Aji melihat, dengan jumlah penduduk 70 juta orang, tidak ada tekanan pada lahan pertanian. Model pemukiman di Thailand sebagian besar adalah apartemen atau kondominium bertingkat yang tidak memakan banyak lahan. Selain itu, pertumbuhan penduduk yang tidak tinggi seperti Indonesia, membuat Thailand mampu memperbanyak produksi berkualitas.
Lebih lanjut, Aji menyarankan produk-produk hortikultura Indonesia baik yang segar maupun olahan seharusnya bisa berkompetisi di dalam negeri sebelum diterbangkan siap ekspor.
“Hal ini dikarenakan hampir semua produk yang ada di Indonesia, terdapat dan diproduksi di Thailand. Aneka buah-buahan kering pun diproduksi dengan kemasan menarik dan berstandar ekspor di sini. Agaknya hal ini bisa disempurnakan di Indonesia,” imbuh Aji.
Aji juga menambahkan, faktor logistik menjadi penentu kelancaran hasil produksi yang berdampak pada harga.
“Di sini logistik bagus, bisa milik pemerintah atau swasta. Sungai juga tersambung ke perbatasan wilayah atau seluruh Bangkok. Di sini hampir tidak terdengar komplen harga tinggi,” terangnya.

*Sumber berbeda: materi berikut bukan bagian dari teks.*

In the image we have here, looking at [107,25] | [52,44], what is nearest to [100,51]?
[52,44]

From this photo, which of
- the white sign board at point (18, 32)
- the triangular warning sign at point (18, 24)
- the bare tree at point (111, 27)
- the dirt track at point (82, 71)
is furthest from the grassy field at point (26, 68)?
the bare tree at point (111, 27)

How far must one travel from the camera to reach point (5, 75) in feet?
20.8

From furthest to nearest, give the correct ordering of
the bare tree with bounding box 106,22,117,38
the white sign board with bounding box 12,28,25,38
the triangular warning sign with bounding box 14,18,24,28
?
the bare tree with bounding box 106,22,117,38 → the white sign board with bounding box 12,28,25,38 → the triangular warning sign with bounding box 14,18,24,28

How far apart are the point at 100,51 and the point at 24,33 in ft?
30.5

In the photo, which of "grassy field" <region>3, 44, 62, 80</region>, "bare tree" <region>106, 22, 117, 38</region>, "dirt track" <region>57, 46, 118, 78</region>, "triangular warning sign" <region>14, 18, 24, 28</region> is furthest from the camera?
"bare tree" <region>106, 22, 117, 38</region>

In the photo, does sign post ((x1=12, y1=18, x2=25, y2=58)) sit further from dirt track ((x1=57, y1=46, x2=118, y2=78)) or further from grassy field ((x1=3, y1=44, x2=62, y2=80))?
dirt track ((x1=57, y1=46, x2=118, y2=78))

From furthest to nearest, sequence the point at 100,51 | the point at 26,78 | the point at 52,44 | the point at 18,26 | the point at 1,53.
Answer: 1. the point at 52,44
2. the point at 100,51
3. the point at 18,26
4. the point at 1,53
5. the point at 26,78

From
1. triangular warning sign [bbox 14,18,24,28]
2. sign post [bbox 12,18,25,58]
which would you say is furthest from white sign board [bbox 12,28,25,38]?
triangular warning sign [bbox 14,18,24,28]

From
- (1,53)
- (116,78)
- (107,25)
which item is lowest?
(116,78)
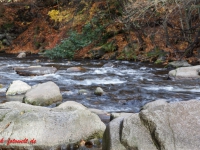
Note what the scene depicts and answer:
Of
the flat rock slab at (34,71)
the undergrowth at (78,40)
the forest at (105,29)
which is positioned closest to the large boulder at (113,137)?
the flat rock slab at (34,71)

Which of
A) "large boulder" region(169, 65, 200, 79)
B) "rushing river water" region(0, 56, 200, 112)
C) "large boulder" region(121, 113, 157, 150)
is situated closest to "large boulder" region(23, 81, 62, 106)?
"rushing river water" region(0, 56, 200, 112)

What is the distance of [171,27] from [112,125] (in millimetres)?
13321

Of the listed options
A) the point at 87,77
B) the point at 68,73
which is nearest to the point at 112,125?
the point at 87,77

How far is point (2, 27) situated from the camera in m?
26.2

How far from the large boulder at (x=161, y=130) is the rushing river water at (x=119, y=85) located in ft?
11.1

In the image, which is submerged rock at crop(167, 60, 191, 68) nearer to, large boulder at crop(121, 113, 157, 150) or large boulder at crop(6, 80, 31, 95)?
large boulder at crop(6, 80, 31, 95)

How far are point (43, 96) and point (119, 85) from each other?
11.2 ft

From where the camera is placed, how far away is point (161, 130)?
12.3 feet

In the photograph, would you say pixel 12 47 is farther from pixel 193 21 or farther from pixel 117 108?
pixel 117 108

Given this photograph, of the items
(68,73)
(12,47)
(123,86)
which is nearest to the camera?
(123,86)

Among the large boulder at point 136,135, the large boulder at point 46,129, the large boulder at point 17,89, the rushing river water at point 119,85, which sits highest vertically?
the large boulder at point 136,135

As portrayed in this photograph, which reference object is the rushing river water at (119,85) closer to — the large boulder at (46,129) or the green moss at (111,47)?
the large boulder at (46,129)

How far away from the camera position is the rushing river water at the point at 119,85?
27.1 ft

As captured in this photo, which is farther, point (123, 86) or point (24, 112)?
point (123, 86)
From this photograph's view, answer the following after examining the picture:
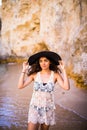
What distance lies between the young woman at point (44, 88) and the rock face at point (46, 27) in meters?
0.96

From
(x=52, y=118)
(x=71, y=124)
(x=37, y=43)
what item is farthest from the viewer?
(x=37, y=43)

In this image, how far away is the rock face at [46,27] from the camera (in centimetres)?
349

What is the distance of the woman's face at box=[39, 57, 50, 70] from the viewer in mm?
2520

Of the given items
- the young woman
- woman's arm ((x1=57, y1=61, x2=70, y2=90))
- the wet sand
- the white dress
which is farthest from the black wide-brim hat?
the wet sand

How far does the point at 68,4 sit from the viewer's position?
11.6ft

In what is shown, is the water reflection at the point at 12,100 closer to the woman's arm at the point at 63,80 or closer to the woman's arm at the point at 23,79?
the woman's arm at the point at 23,79

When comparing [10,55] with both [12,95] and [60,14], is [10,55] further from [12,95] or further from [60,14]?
[60,14]

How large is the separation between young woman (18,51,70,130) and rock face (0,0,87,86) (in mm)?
955

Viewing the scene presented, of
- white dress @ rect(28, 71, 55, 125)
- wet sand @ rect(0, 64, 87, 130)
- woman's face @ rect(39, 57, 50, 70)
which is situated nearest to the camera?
white dress @ rect(28, 71, 55, 125)

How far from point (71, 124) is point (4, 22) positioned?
5.18 ft

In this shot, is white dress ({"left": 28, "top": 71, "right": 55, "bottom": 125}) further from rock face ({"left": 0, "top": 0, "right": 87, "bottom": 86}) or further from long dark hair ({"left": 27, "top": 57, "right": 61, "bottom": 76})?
rock face ({"left": 0, "top": 0, "right": 87, "bottom": 86})

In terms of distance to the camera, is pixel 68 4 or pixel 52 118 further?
pixel 68 4

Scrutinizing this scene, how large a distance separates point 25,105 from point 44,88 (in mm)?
1003

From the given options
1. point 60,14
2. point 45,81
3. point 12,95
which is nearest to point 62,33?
point 60,14
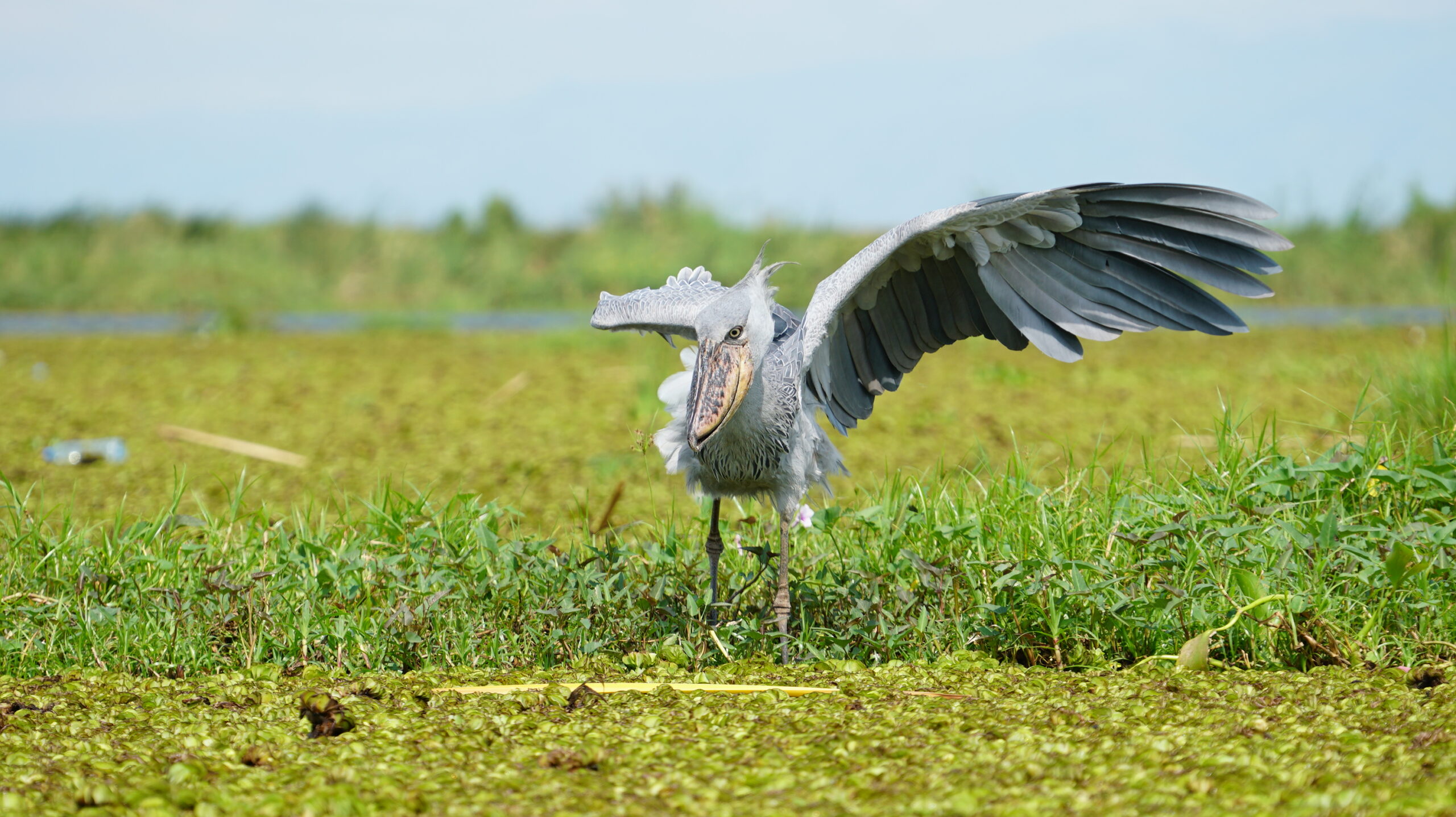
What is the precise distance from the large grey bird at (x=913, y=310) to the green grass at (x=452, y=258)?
1037 centimetres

Kepala BPSBTPH Jawa Barat, Yanti Hidayatun Zakiah yang menjadi salah satu peserta studi banding mengakui kelebihan yang dimiliki pemerintah dan petani Thailand dalam mengembangkan produk hortikultura terutama buah-buahan.
“Memang, dari aspek hulu ke hilir, jaminan mutu hingga UMKM tertata dengan baik di Thailand ini. Peredaran benih juga sangat diatur. Sepertinya hal ini yang harus diadopsi di Indonesia, agar varietas unggul yang dihasilkan dapat dimanfaatkan lebih baik,” pungkas Yanti.